ALBUQUERQUE, N.M. — Supporters of a Los Alamos scientist who was prosecuted for making copies of sensitive nuclear weapons data have gathered 15,000 signatures seeking a presidential pardon.
The petition was sent to President Bush on July 2 on behalf of Wen Ho Lee and will be sent Friday to the Justice Department, said Cecilia Chang of Fremont, Calif., who launched the petition drive.
Almost 10,000 signatures were gathered in the last few days of June, Chang said. Lee, a Taiwanese-born naturalized U.S. citizen, issued a recorded statement in Mandarin Chinese thanking his supporters.
The signatures went to Bush with a cover letter that said Lee was “the only American who has been charged with felonies where there is evidence of security violations but there is no evidence of transfer of classified information to an unauthorized person.”

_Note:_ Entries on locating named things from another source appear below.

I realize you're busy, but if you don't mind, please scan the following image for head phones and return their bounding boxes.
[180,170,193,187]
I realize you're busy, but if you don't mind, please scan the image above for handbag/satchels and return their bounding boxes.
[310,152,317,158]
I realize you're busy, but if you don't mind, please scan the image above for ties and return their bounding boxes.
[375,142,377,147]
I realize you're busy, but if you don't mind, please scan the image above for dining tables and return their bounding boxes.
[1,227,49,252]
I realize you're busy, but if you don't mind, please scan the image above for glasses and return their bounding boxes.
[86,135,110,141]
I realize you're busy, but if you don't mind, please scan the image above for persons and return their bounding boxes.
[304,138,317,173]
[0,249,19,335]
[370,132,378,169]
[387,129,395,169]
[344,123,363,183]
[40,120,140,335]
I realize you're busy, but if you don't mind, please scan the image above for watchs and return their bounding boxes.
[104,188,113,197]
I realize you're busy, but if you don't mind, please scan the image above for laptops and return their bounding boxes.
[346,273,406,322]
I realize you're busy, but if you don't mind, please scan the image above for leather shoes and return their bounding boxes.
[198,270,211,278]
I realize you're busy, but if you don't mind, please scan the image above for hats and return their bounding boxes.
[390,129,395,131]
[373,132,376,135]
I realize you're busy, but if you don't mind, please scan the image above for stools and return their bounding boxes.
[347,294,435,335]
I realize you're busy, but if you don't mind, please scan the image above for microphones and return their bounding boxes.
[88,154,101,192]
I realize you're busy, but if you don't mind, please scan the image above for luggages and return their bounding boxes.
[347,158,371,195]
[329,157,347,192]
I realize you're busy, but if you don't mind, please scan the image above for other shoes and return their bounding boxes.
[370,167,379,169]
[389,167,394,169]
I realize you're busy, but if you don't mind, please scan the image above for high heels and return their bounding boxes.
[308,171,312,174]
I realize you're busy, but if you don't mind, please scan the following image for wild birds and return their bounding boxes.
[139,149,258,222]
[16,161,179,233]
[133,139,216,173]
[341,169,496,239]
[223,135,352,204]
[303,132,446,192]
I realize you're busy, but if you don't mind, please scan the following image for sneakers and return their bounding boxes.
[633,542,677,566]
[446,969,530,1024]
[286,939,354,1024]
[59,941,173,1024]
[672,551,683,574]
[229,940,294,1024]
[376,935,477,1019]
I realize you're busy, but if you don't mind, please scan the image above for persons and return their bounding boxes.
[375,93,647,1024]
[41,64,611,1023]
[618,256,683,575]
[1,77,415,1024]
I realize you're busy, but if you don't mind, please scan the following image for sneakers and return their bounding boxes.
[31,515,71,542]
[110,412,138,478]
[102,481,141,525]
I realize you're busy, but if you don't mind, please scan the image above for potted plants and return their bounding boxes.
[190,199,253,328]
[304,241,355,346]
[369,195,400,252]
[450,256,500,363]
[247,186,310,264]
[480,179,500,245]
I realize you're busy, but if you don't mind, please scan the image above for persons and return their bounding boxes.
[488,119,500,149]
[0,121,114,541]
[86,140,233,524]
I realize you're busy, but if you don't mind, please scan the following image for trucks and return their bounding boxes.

The letter said Lee was held unnecessarily without bail and had to plead guilty to get out of jail.
Lee pleaded to a single count of downloading data to computer tape at Los Alamos National Laboratory. He has said he made copies to protect data with backup files.
The petitions said the case “stands as an example of a miscarriage of justice that should be remedied. His treatment at the hands of our government weighs heavily on his fellow scientists, the national laboratories, and other Americans” and shakes their confidence in constitutional protections.
Signatures have been gathered over the past two years, but two-thirds of them came in during the last week of June, Chang said.
As of June 21, she said she had 5,800 signatures with “no chance you’ll get 10,000.”’
But she took her appeal to the airwaves. Speaking Cantonese, Chang made an appeal on the Chinese-language Sing Tao Radio and in the Sing Tao newspaper in San Francisco for people to support a pardon for Lee.
“It must have gotten some message out there. I got 60 calls that one day,” she said.
Organizers had 10,000 signatures by June 30, she said, and hope to have 30,000 by Labor Day.
“We don’t have a presidential pardon yet, but so many people putting their names out there — ’We support you, let’s fight to the end, let’s get justice for Wen Ho Lee, let’s get justice for all’ — it’s a powerful thing,” Chang said.